WHAT TO DO –
- a) In the discussion of the pronoun "I" and reference, which passage is cited as allowing Shalmaneser to be identified?
- b) Write the next part of the discussion of the pronoun "I" and reference, beginning right after its final sentence.

I endorse the argument you presented on my behalf.

Tell me why you don't accept it.

>>I endorse the argument you presented on my behalf. Tell me why you don't accept it.
I argue as follows:
(1) If a term has no antecedent, it does not tell us which individual the predicate is denoted to be true of.
(2) Every referring term tells us which thing the predicate is true of.
(3) Therefore a term which has no antecedent is not a referring term.

I assume you challenge premiss (1). But there are at least 3 cases of interest. First, what purports to be a historical narrative told in the first person. Second, an existing person speaking or writing remotely, e.g. by phone or email, and third existing person speaking to us in our presence.

The first case could be the beginning of the Book of Tobit :‘I am Tobit and this is the story of my life’. We agree this has no antecedent. Does it tell us who is speaking? No, because there is no prior occurrence of Tobit’s name before this book. Also, it is uncertain whether Tobit ever existed or not. If he never existed, we agree the name cannot refer. But the semantics of the name is independent of whether he might have existed or not. So the first occurrence of the pronoun does not tell us who Tobit is, nor does it refer.

Second case, remote communication. Now you are doing this in your blog, and you are writing stuff like ‘I am happy’. But that sentence has a different meaning depending on whether it appears in my comment, or Lydia’s comment, in yours or anyone else’s. The clue is the bit under the comment saying Posted by: Bill Vallicella. Hence the reference is clearly parasitic on the proper name which (if I am right) merely inherits reference from previous occurrences. Imagine I have never encountered your name before. How do I know who Bill Vallicella is, the first time I encounter a proposition expressed by that name? Indeed, Tobit goes on to say ‘During the time that Shalmaneser was emperor of Assyria, I was taken captive in my hometown of Thisbe’. Thisbe has never been identified with certainty, say the historians. But to identify is to tell us which, right? Shalmaneser we can identify, from Kings 2:17, where it says he was a king of Assyria.

Third case, you are in my presence, and you utter ‘I am happy’. Here I grant that it seems like genuine reference. But that’s because I know the sound of your voice, so the sound tells us which person is uttering 'I', not the pronoun itself. Imagine that everyone in the world had to use a Stephen Hawking voice box. How would we tell which person was ‘I’?

(2) is not obvious. 'A man' is a referring term since it picks out something that 'is at my door' is true of. Which man? An Hispanic man. Which Hispanic man? An Hispanic man with the name 'Pedro' on his shirt . . .

But I do nevertheless tend to share your Geachian intuitions about (2).

(1) strikes me as plainly false. Suppose I say to myself out of the blue, having been silent for hours before, 'I am happy.' (I do that quite a lot these days.) There is no antecedent, and yet my use of 'I' tells me which individual 'am happy' is true of.

In your last paragraph you seem to be confusing questions about reference with questions about communication. I can refer to myself in overt speech without succeeding in communicating to you that it is BV that is the logical subject of 'am/is happy.'

Successful reference ought not be conflated with successful communication of reference.

You don’t seem to disagree with my type 1 case where indexicals occur in narratives like Tobit. For example, I assume you take it that the ‘I’ in direct quotation is identical to the anaphoric ‘he’ in indirect quotation below.

SOURCE DATA –
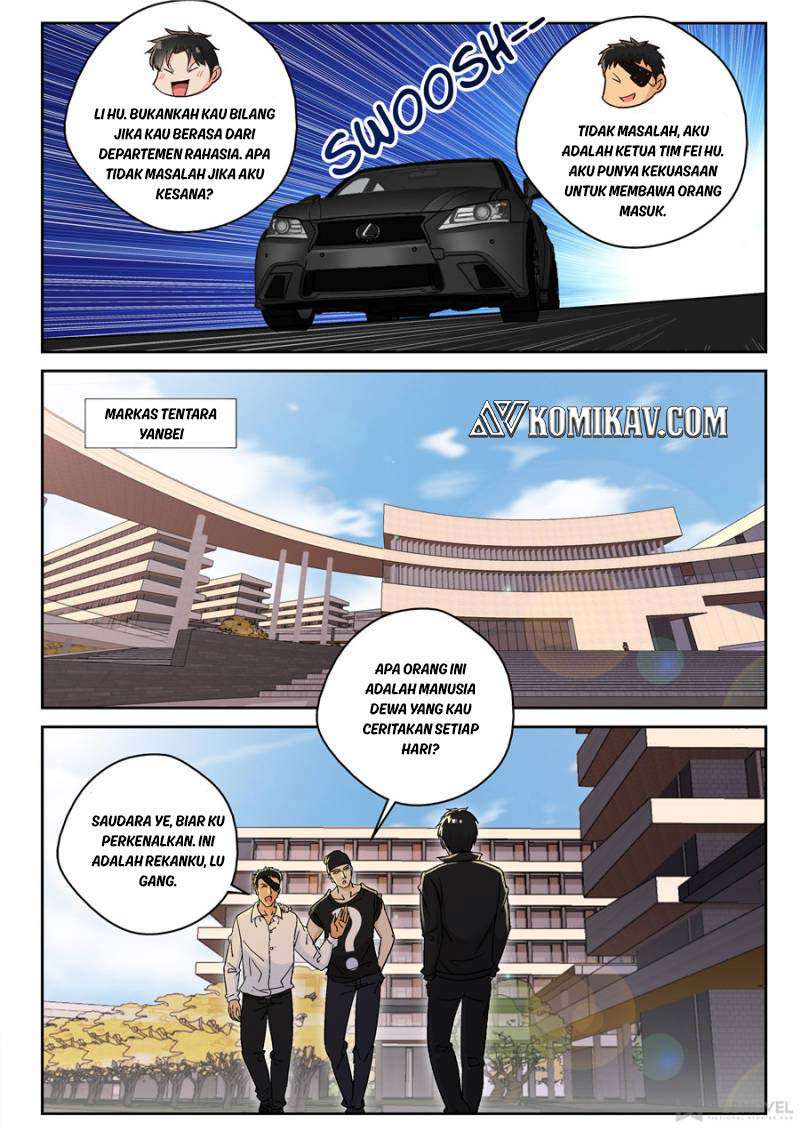 Strongest Abandoned Son chapter 140 halaman 8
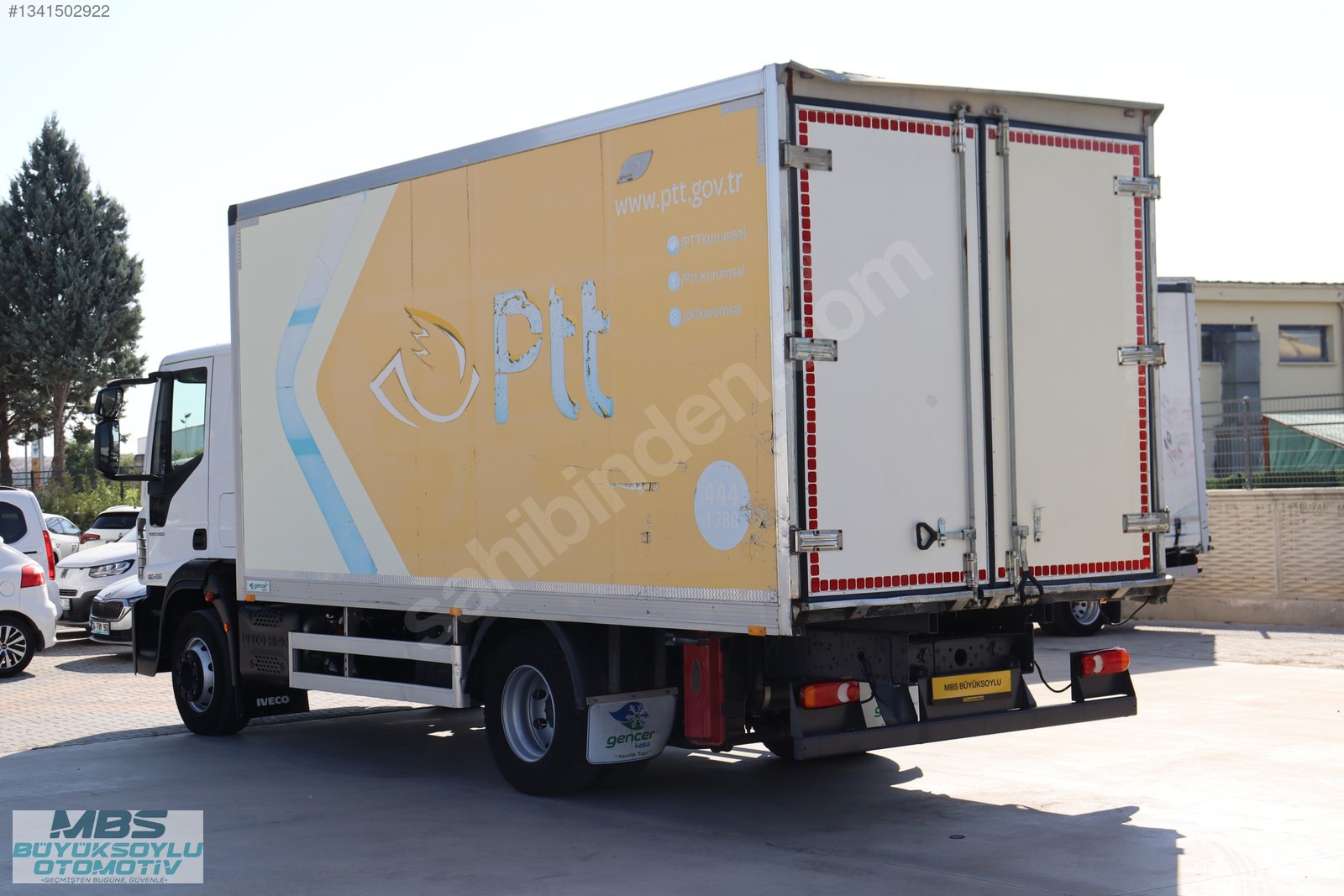 2022 MODEL IVECO EUROCARGO 160E25 KAPALI KASA KAMYON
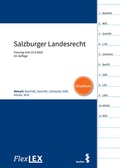 Abbildung von: FlexLex Salzburger Landesrecht │Studium - facultas / FlexLex
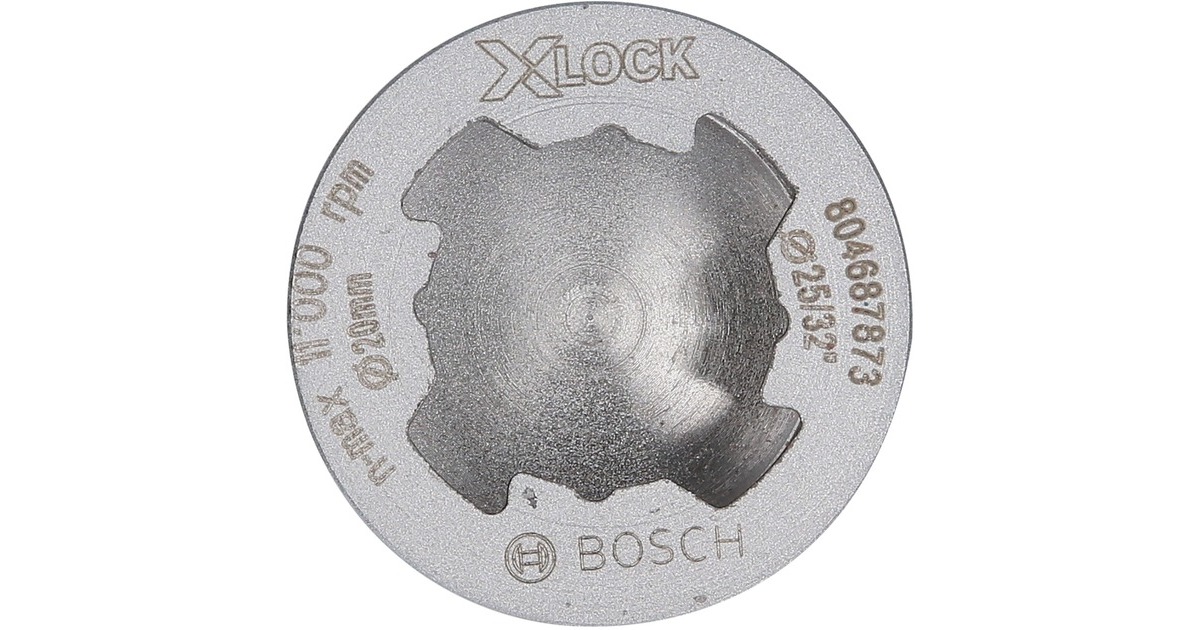 Bosch X-LOCK Diamantfräsfinger Best for Ceramic Dry Speed, Fräser(Ø 20mm)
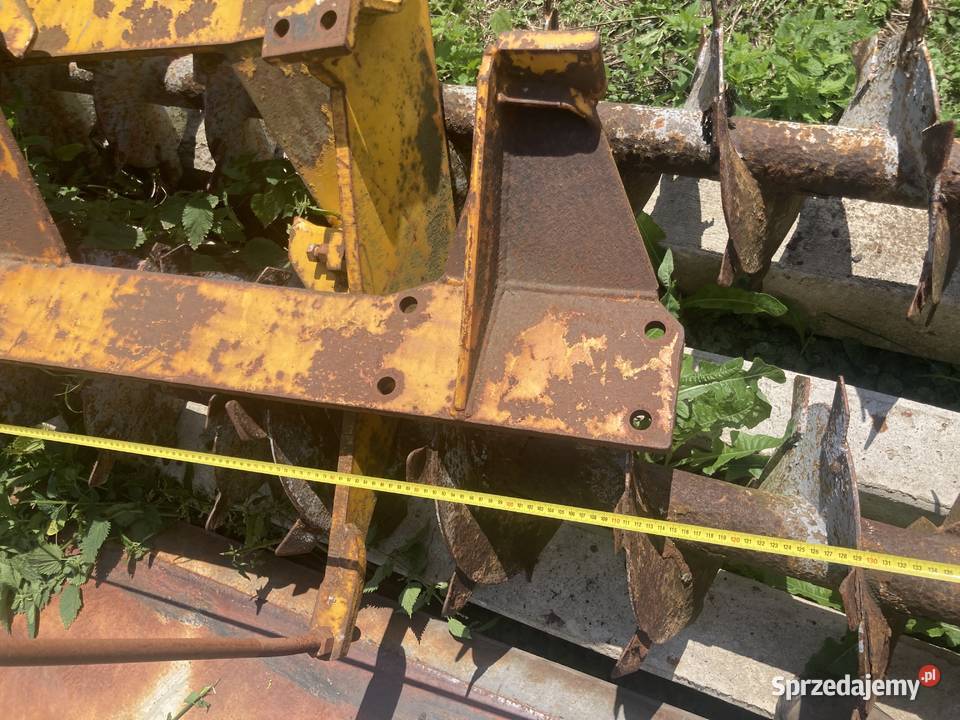 Adaptacja tur ładowacz czołowy case Mf Fendt Telatyn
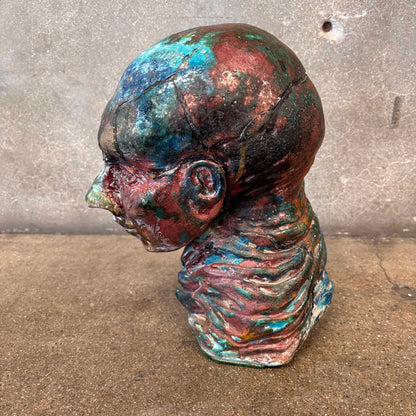Mid Century Head Sculpture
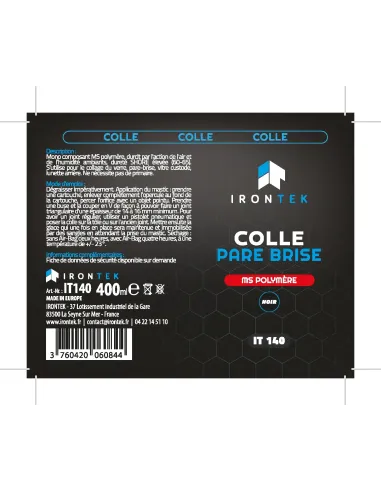 IT140 - COLLE PARE-BRISE - POCHE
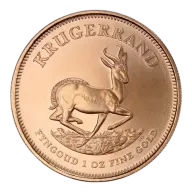 1 oz Krugerrand Gold Coin | Mixed Years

ANSWERS BELOW –
- a) Kings 2:17, where it says he was a king of Assyria.

- b)
There was a man in the crowd who said 'I am happy' = there was a man in the crowd who said he was happy.

We should focus on type 3 cases then. You say

>>Suppose I say to myself out of the blue, having been silent for hours before, 'I am happy.' (I do that quite a lot these days.) There is no antecedent, and yet my use of 'I' tells me which individual 'am happy' is true of.

I have trouble with this idea of speaker reference. The purpose of language and reference is to communicate with others. In what sense does your use of ‘I’ communicate anything to you?


>>In your last paragraph you seem to be confusing questions about reference with questions about communication. I can refer to myself in overt speech without succeeding in communicating to you that it is BV that is the logical subject of 'am/is happy.' Successful reference ought not be conflated with successful communication of reference.<<

I didn’t follow this. Reference simply is communating which thing the predicate is said to satisfy. I.e. the Geachian notion if you like, although Mill gives an early formulation in System of Logic, see also Russell in Problems of Philosophy, and Introduction to Mathematical Philosophy, 1919.

N.B. The noun 'reference' is derived from the Latin referre. The greek equivalent is the noun anaphora. It literally means 'bringing' or 'carrying' back, and as used by Apollonius means exactly what we mean by 'anaphora'. See e.g. here.

Wittgenstein (Philosophical Remarks, §61): ‘What distinguishes his toothache from mine? If the word ‘toothache’ means the same in ‘I have toothache’ and ‘He has toothache’, what does it then mean to say he can’t have the same toothache as I do? How are toothaches to be distinguished from one another?

Philosophical Remarks §64. [My emphasis]

‘I have a pain’ is a sign of a completely different kind when I am using the proposition, from what it is to me on the lips of another; the reason being that it is senseless, as far as I’m concerned, on the lips of another until I know through which mouth it was expressed. The propositional sign in this case doesn’t consist in the sound alone, but in the fact that the sound came out of this mouth. Whereas in the case in which I say or think it, the sign is the sound itself.

Ed,

Our disagreements go deep indeed. >>Reference simply is communating which thing the predicate is said to satisfy.<< By my lights, that is plainly mistaken. There is reference, both thinking reference and linguistic reference, in situations in which there is no communication.

You mention Geach and Russell. Give me some definite page references.

Your argument from etymology cuts no ice. You know that that is a fallacious form of argumentation.

All reference is back-reference? That is border-line absurd and tantanmount to denying that there is any reference. Why? Because reference is primarily extralinguistic. Back-reference and cross-reference are derivative phenomena.

I gave a clear example that suffices to refute your theory: 'I am happy.' 'I' in this use has no antecedent.

The other data you adduce may lend some support to your textual theory of reference, but you cannot ignore clear cases of extralinguistic reference.

Since you brought up Wittgenstein, I may accuse you of "one-sided philosophical diet." You are chowing down on data that support your theory while ignoring data that conflict with it.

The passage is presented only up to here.